● GOAL OF THE EXERCISE
Give back exactly the lines of the entries below from the line with "Wave forces on semi-submersible platforms" to the line with "Shall we design", inclusive, and only those.

● DATA TO USE

⟨

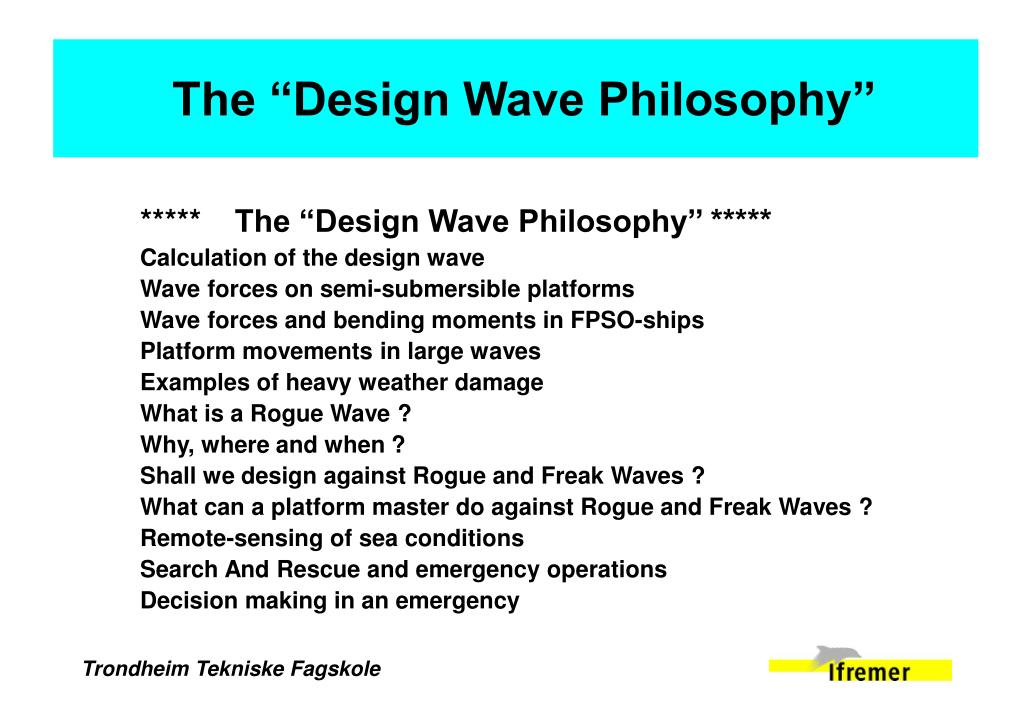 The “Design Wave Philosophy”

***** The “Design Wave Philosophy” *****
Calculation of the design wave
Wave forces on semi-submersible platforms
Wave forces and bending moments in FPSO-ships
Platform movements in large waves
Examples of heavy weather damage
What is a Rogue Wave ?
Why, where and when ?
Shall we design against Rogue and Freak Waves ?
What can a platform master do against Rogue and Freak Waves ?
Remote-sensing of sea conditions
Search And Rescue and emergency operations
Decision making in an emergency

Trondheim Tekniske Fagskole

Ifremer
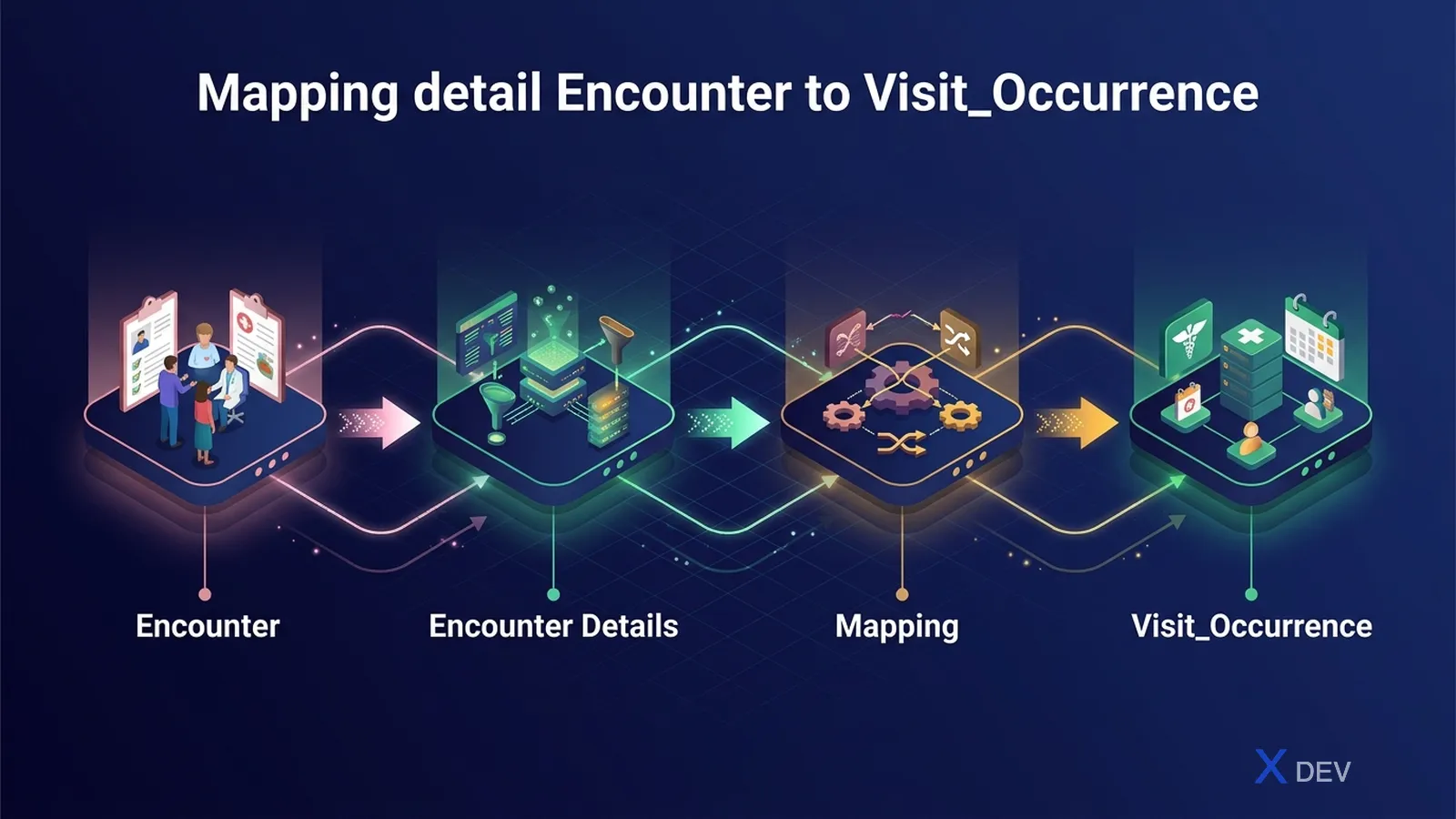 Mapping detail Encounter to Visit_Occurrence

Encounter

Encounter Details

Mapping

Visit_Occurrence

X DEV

⟩
⟨

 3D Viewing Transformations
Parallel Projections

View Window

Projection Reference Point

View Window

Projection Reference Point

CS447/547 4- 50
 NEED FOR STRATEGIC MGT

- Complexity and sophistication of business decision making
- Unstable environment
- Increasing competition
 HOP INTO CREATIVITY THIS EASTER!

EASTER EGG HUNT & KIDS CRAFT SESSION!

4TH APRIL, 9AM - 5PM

⟩
⟨

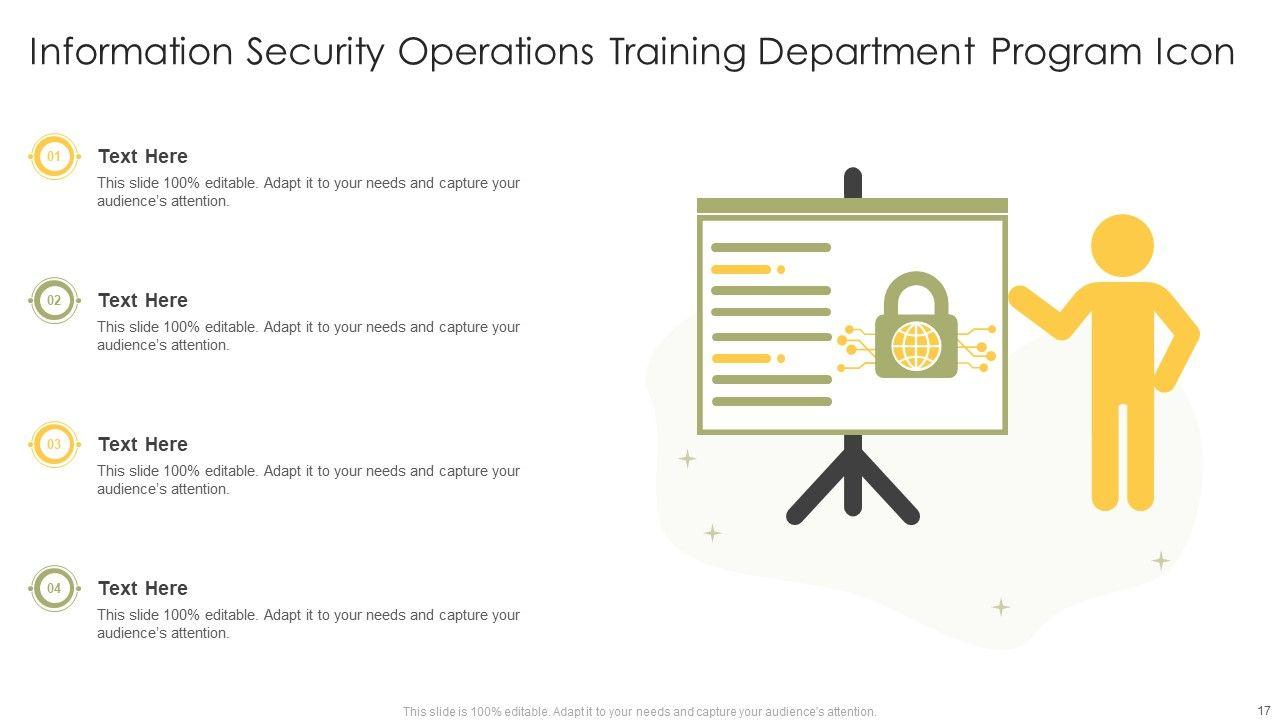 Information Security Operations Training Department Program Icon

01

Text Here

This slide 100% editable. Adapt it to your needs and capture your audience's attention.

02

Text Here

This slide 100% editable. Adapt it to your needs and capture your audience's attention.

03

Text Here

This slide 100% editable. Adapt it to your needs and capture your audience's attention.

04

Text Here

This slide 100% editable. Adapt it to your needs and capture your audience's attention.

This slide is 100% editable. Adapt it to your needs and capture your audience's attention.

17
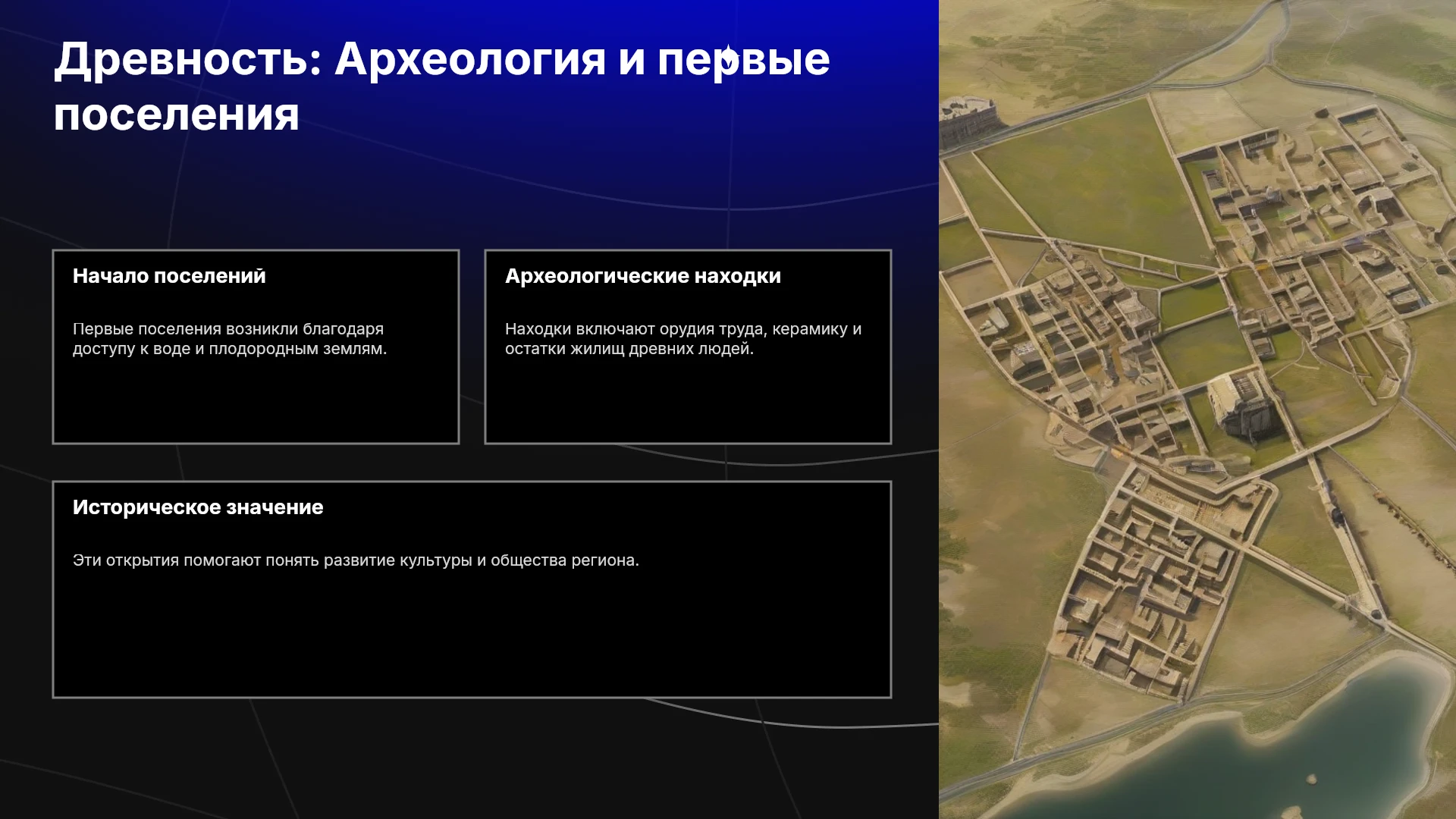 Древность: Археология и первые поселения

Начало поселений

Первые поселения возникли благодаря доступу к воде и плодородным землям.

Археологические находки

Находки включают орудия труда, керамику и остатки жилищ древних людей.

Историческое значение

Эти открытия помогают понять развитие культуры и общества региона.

⟩

● WRITTEN ANSWER
Wave forces on semi-submersible platforms
Wave forces and bending moments in FPSO-ships
Platform movements in large waves
Examples of heavy weather damage
What is a Rogue Wave ?
Why, where and when ?
Shall we design against Rogue and Freak Waves ?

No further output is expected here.